The US spy program narrowly survived a legislative challenge on Wednesday when the House of Representatives voted down an attempt to restrict its capacity to collect electronic information.

Lawmakers rejected a proposed amendment to the defense appropriations bill by a majority of 217-205.

The amendment, put forward Republican Representative Justin Amash, would have cut funding for a National Security Agency (NSA) program that gathers information on telephone data from millions of Americans.

Changes to the law were backed by an unusual alliance of Tea Party Republicans and liberal Democrats. However the White House, several senior members of Congress, and senior intelligence officials, all came out in support of the surveillance program.

Wednesday's vote was the first legislative move in connection with the NSA program since Snowden's revelations six weeks ago.

The former NSA contractor leaked details of programs that collect phone logs from US citizens and Internet data from the accounts of foreigners. Snowden, who remains holed up inside the transit zone of a Moscow airport, is seeking asylum in Russia.

US lawmakers divided

Despite fierce White House lobbying ahead of the vote, Democrats and Republicans alike were split over the proposed amendment. A majority of 111 House Democrats voted for the Amash amendment while 83 were against. Among Republicans, 94 were for it and 134 against.

In a heated debate ahead of the vote, Amash argued the Obama administration was using fear to help justify its "violation of rights."
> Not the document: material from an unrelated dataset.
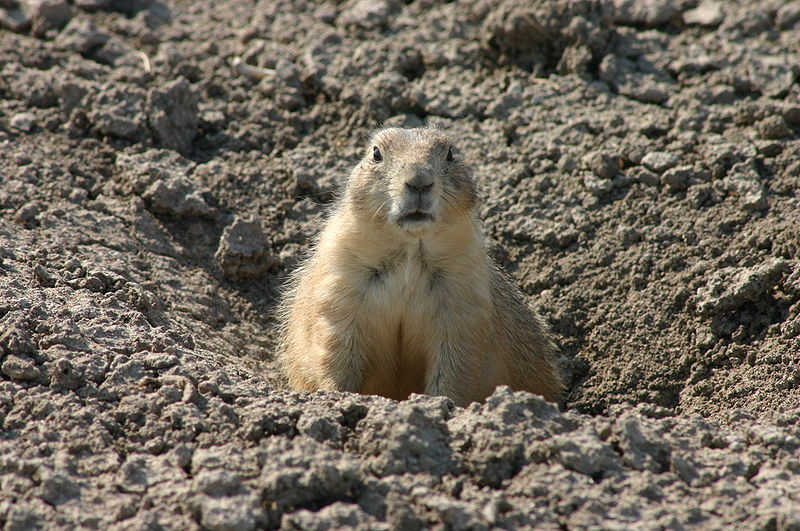 File:Alerted Prairie Dog Guarding the Entrance to its Hole.jpg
"The government collects the phone records, without suspicion, of every single American in the United States," Amash said.

Republican Representative Tom Cotton countered that the program had stopped "dozens of terrorist attacks," and "saved untold American lives."
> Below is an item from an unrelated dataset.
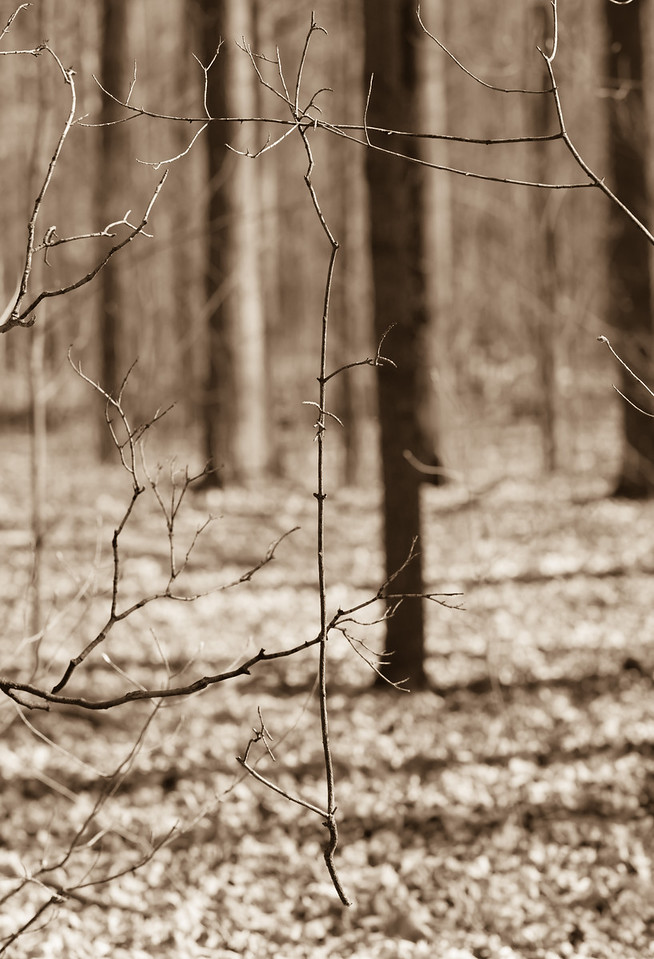 2012-03-24 - Thornhill Woods - 07
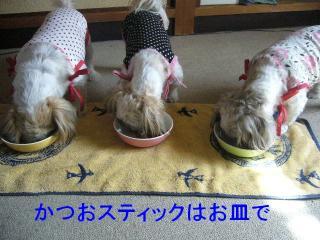 oyako_20071027_1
"This amendment ... does not limit the program, it does not modify it, it does not constrain the program, it ends the program. It blows it up," he warned.

A second amendment that also addressed US surveillance but was seen as having far less of an impact passed by 409 votes to 12. Both measures were part of a Department of Defense spending bill, later passed by the House, which approved nearly $600 billion (456.6 billion euros) in Pentagon spending for the 2014 fiscal year.

According to a recent poll by The Washington Post and ABC News almost three-quarters of respondents believe the NSA programs were infringing on some Americans' privacy rights.